======== Entries provided
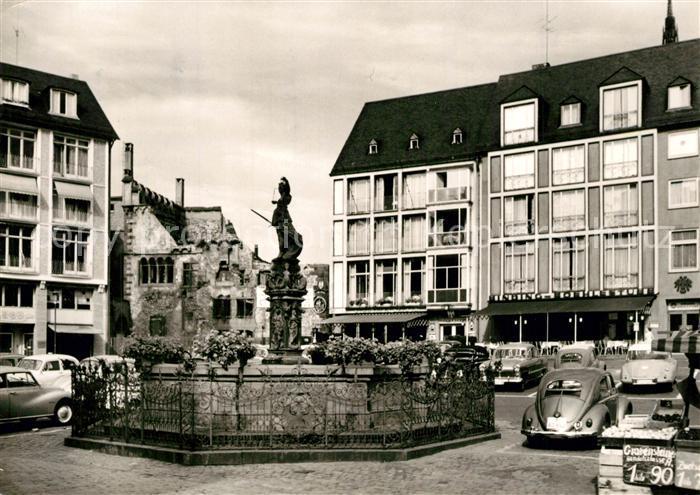 AK / Ansichtskarte Frankfurt_Main Gerechtigkeitsbrunnen Roemerberg Steinernes Haus Frankfurt Main 0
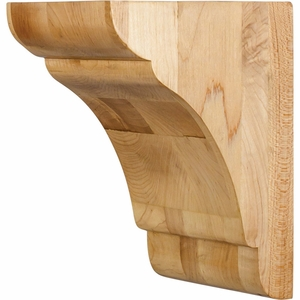 Hardware Resources - COR33-1HMP - Transitional Corbel - Hard Maple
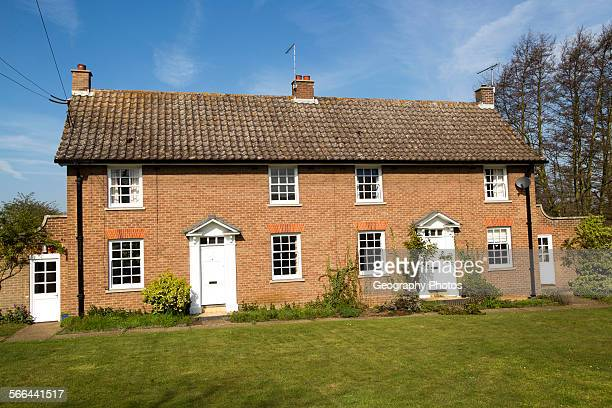 Semi detached housing Shottisham Suffolk England UK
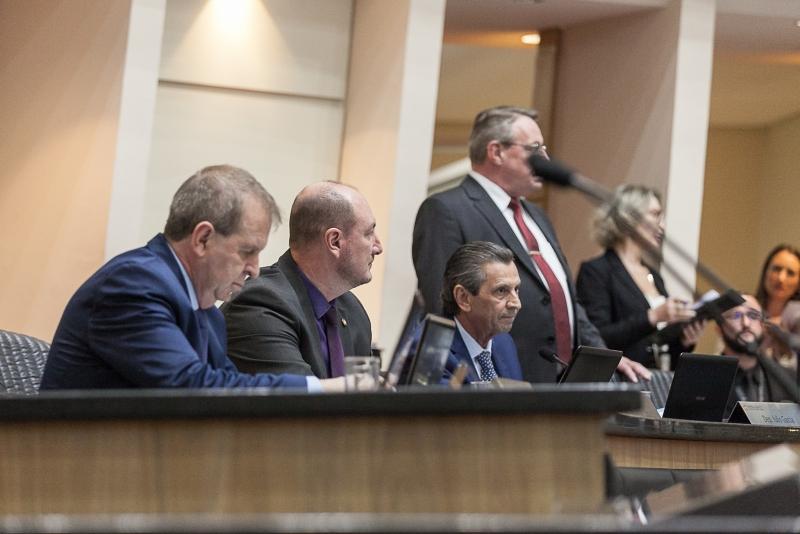 Anúncio foi feito pelo presidente da Alesc, na sessão desta terça (3), após reunião com os líderes das bancadas e blocos – Foto: Agência Alesc/Divulgação/ND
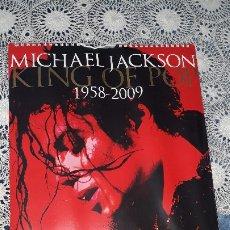 Música de colección: MICHAEL JACKSON-CALENDARIO OFICIAL DANILO- 2009-2010-SEALED-PRECINTADO. Lote 180169788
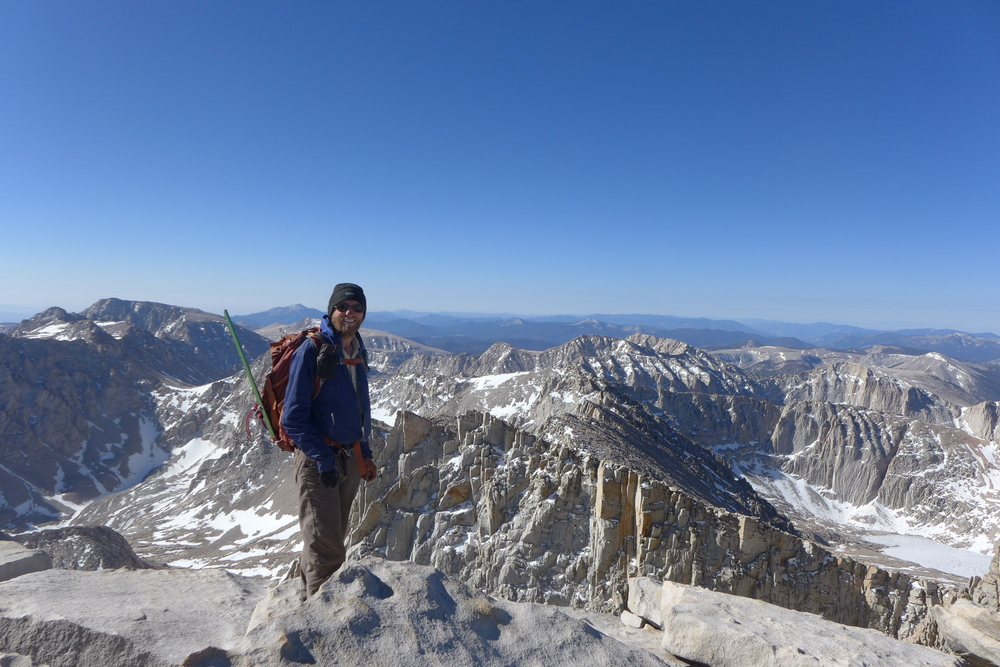 Reached the summit of Mount Whitney at 8:30 in the morning,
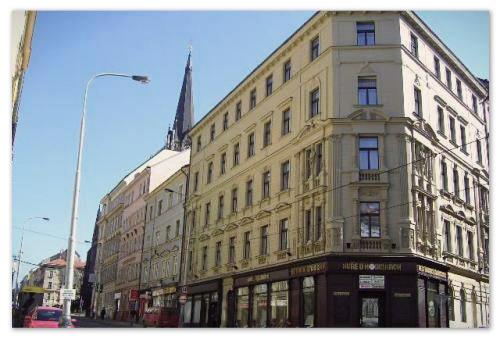 City Partner Hotel Victoriya.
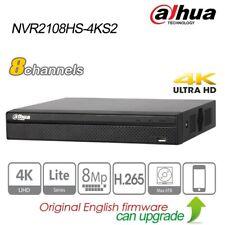 Dahua 8CH 4K UHD NVR For IP Security Camera H.265 8MP P2P HDMI NVR2108HS-4KS2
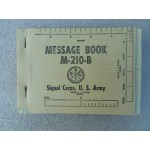 M-210-B Message Book Used in M-209 Cipher Machine U.S. Signal Corps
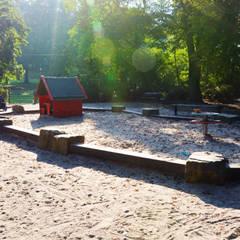 Exhibition centres by Munder und Erzepky Landschaftsarchitekten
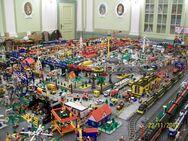 LEGO EISENBAHN-ANLAGE - Weißenfels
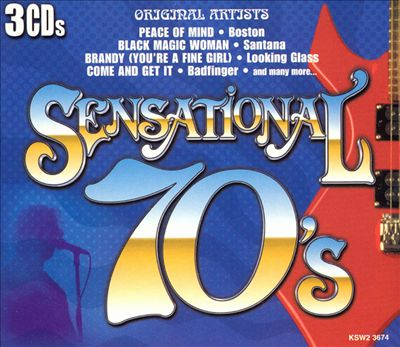Sensational '70s [2000/Box Set]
================
Task description: All of the records above should be reproduced exactly, with the pictures left out.

Task output:
 AK / Ansichtskarte Frankfurt_Main Gerechtigkeitsbrunnen Roemerberg Steinernes Haus Frankfurt Main 0
 Hardware Resources - COR33-1HMP - Transitional Corbel - Hard Maple
 Semi detached housing Shottisham Suffolk England UK
 Anúncio foi feito pelo presidente da Alesc, na sessão desta terça (3), após reunião com os líderes das bancadas e blocos – Foto: Agência Alesc/Divulgação/ND
 Música de colección: MICHAEL JACKSON-CALENDARIO OFICIAL DANILO- 2009-2010-SEALED-PRECINTADO. Lote 180169788
 Reached the summit of Mount Whitney at 8:30 in the morning,
 City Partner Hotel Victoriya.
 Dahua 8CH 4K UHD NVR For IP Security Camera H.265 8MP P2P HDMI NVR2108HS-4KS2
 M-210-B Message Book Used in M-209 Cipher Machine U.S. Signal Corps
 Exhibition centres by Munder und Erzepky Landschaftsarchitekten
 LEGO EISENBAHN-ANLAGE - Weißenfels
Sensational '70s [2000/Box Set]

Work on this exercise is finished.